ANO: 24 | Nº: 6183
06/06/2017 Campo e Negócios

Farsul propõe remanejo de orçamento para garantir seguro rural

Foto: Divulgação

Lideranças da Farsul afirmam:
Lideranças da Farsul afirmam: "Governo federal não olha o produtor nesta questão"

A Comissão de Seguro Rural da Confederação Nacional da Agricultura e Pecuária (CNA) esteve reunida, na semana passada, na sede da Federação da Agricultura do Rio Grande do Sul (Farsul) para debater o atual cenário brasileiro e gaúcho do seguro rural, principalmente com a redução de recursos. Na reunião, a Farsul apresentou uma proposta de remanejo de orçamento para viabilizar uma melhor proposta de seguro agrícola. Esta é a primeira vez que o grupo promove um encontro fora de Brasília. Além de integrantes das duas entidades, também estavam presentes representantes do Ministério da Agricultura, Pecuária e Abastecimento (Mapa), Secretaria da Agricultura, Pecuária e Irrigação (Seapi) do Rio Grande do Sul, Secretaria de Agricultura e Abastecimento de São Paulo, seguradoras e corretores.

O presidente da Comissão de Crédito Rural da Farsul, Elmar Konrad, apontou que o grande entrave está no valor disponibilizado para o seguro. "A subvenção já foi muito reduzida e ainda há a ameaça de mais um corte. É necessário um esforço político de toda a cadeia para que se mude o atual cenário. O caminho é a massificação do seguro e redução da tarifa", propõe. Ele lembra que em São Paulo existe a participação do governo estadual na parte do produtor, algo semelhante ao que acontece com o Fundesa no Rio Grande do Sul, "mas como aplicar aqui com o nosso Estado na situação que está", ponderou.

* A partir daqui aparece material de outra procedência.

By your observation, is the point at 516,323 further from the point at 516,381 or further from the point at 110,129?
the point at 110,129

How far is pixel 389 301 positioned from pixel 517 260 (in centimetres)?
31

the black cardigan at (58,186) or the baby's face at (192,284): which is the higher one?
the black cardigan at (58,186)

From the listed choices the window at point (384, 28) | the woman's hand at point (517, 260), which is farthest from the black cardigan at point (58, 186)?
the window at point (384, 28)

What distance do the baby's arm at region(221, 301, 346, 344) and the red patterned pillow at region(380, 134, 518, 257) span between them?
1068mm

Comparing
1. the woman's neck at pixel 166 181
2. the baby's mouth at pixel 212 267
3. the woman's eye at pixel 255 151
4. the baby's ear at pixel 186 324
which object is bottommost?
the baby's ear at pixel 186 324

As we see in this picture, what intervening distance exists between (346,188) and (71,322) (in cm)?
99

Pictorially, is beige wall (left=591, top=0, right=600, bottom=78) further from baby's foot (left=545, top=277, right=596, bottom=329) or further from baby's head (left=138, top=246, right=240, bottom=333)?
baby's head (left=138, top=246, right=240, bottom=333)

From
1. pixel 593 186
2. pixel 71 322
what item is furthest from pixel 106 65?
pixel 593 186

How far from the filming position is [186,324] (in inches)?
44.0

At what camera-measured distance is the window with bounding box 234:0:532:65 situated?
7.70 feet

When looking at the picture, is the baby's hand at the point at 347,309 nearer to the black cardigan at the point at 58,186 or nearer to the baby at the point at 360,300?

Outro ponto lembrando por Konrad é que o Rio Grande do Sul, além de ter a taxa mais alta do Brasil, ainda é o último no calendário do seguro rural. "Não recebemos nada em 2015 e 2016, e não receberemos agora", reclamou. O dirigente ressaltou que o valor destinado ao seguro rural deveria ser de um bilhão, dada a importância do setor para a economia nacional. O economista-chefe do Sistema Farsul, Antônio da Luz, acrescentou ainda: "Se pode ter recursos disponíveis para se fazer o seguro, desde que se façam escolhas. O dinheiro existe, o governo federal que não está voltado para o produtor nesta questão", afirmou.